Task instructions => Please count the lines in the entries below that contain the string "white", matching case exactly, and reply with only the number.
────
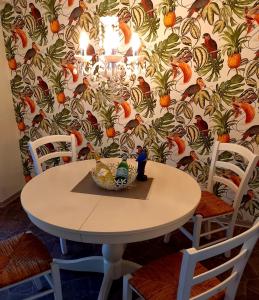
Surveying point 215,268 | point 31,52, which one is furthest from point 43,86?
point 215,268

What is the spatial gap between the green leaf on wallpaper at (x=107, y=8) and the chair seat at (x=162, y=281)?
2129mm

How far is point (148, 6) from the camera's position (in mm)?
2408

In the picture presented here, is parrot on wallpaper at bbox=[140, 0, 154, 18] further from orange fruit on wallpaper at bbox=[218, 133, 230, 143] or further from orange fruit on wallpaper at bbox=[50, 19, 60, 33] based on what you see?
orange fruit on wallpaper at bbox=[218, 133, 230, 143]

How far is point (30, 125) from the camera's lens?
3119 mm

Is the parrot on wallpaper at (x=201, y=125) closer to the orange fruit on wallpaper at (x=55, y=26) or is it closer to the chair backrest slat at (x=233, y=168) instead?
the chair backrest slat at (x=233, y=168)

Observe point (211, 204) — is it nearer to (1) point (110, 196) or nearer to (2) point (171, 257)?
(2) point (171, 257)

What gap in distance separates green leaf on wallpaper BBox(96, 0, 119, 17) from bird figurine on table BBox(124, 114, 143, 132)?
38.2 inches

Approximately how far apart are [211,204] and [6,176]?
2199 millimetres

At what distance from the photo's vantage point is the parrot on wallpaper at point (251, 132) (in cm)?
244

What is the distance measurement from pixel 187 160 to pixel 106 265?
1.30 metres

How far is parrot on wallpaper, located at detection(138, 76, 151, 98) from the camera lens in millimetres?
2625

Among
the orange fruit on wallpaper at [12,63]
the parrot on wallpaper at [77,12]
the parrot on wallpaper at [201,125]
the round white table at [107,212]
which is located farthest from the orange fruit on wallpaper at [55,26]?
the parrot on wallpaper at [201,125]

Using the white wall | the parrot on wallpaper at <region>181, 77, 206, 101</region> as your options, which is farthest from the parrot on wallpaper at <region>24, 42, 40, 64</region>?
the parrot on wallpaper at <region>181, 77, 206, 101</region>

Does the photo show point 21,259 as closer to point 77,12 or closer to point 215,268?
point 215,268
────
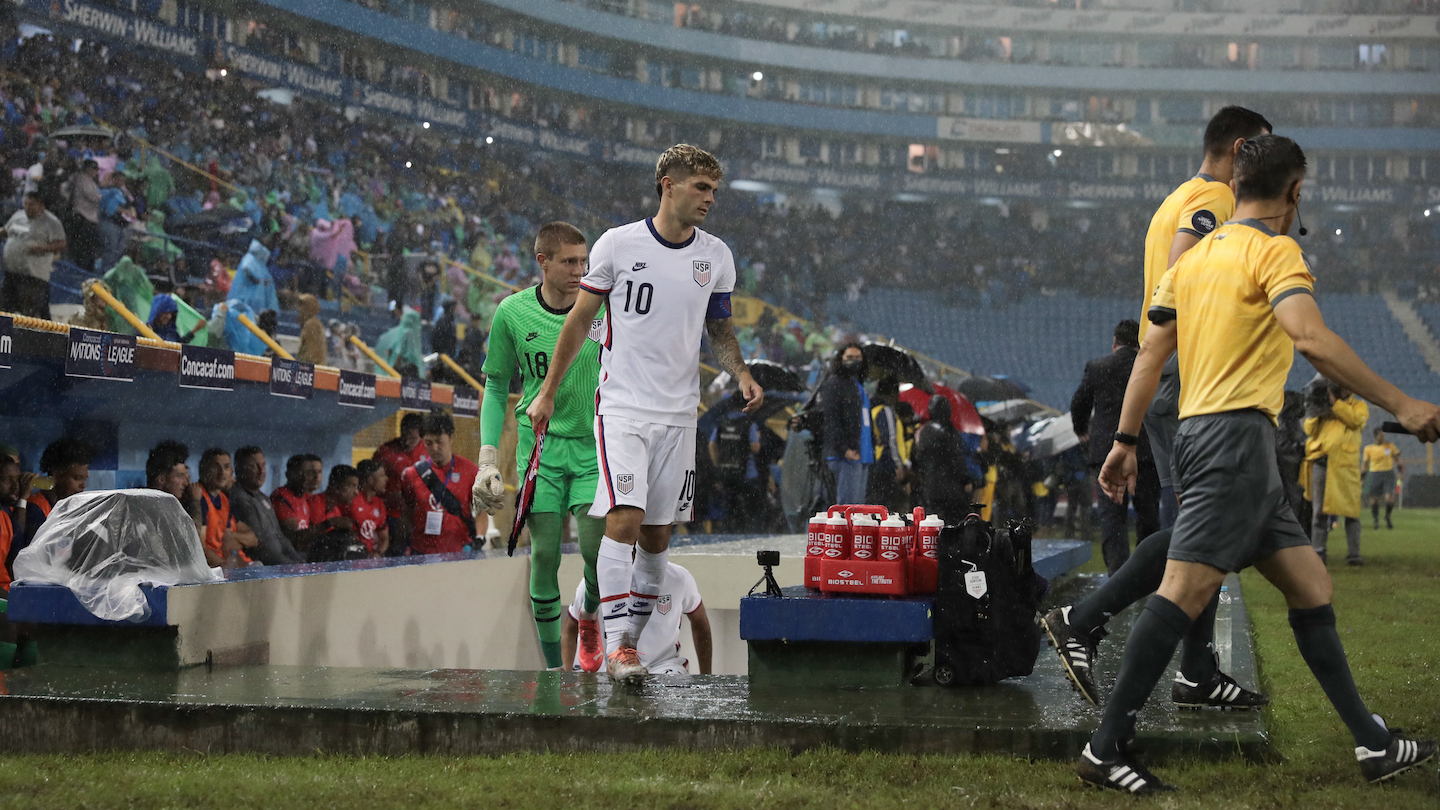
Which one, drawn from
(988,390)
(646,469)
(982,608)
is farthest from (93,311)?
────
Solution to the problem => 2